The mad, mad world of television airtime trading

There is a passage from Lewis Carroll’s Alice in Wonderland which reads: “Would you tell me please which way I ought to go from here?” said Alice.

“That depends a good deal on where you want to get to,” said the Cat.

“I don’t much care where,” said Alice.

“Then it doesn’t much matter which way you go,” said the Cat.

Unlike Alice, most advertisers do know where they want to go with their advertising. They want value, communication, efficiency and effectiveness. Clients could, however, be forgiven for feeling as if they have fallen through a rabbit hole into a topsy turvy land when it comes to making sense of television airtime trading.

Understanding how their agency buys airtime and deciding whether the system should remain the same in the future is no mean feat, but the Incorporated Society of British Advertisers is asking its members to do this.

First, some background. If you are a television advertiser your agency will probably have told you of the substantial discount it has achieved off the station average price (SAP) cost per thousand. How is this magical average calculated? You divide all advertisers’ expenditure on airtime on ITV (the demand) by all the viewing of ITV by your target audience (supply). Then you compare this station average cost per thousand viewers with the cost per thousand you paid. Simple.

Except that different sales houses and agencies calculate SAP differently. And SAP is only useful for working out ITV prices. But the ITV SAP is still used as the benchmark for all channels.

In this system, virtually everyone gets a discount. Discounts vary hugely, not only by spend and negotiation power, but also by channel and what time the ad appears. A guaranteed share of spend does not guarantee an audience.

The real lunacy of it all is that SAP is not even the real average price paid for a particular audience. While one side of the calculation depends on the viewing by a specific audience, the other side is about money spent on advertising regardless of who the audience is.

Using SAP discount as a primary measure of performance and value hides the true cost of reaching your audience and makes no guarantee about delivering a given weight of advertising for a particular sum of money.

In an inflationary market – one where advertiser demand increases faster than audience supply – this is a nightmare.
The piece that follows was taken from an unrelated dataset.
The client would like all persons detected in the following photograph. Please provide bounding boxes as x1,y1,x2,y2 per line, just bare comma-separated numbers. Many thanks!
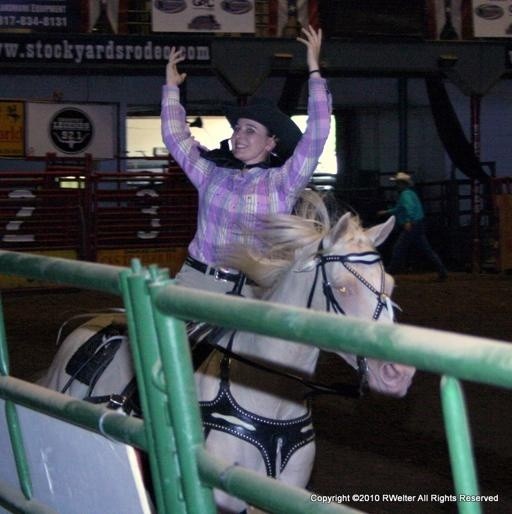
86,25,333,409
378,170,450,282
This is because with the current system the only thing that is guaranteed is the discount, not the absolute price. So there is no brake on the increase of cost nor a safety net to stop weights of advertising falling lower than planned for the advertiser.

So how do you move from Wonderland back to the real world? Focus on absolute price not just discount; get involved in evaluating the relative value – as opposed to the discount – of the different channels and the parts of the day your ad appears. You should also encourage any strategy, including fixed price, which guarantees communication delivery as opposed to discount alone. In short, unlike Alice, care very much indeed about where you are going with your television budgets.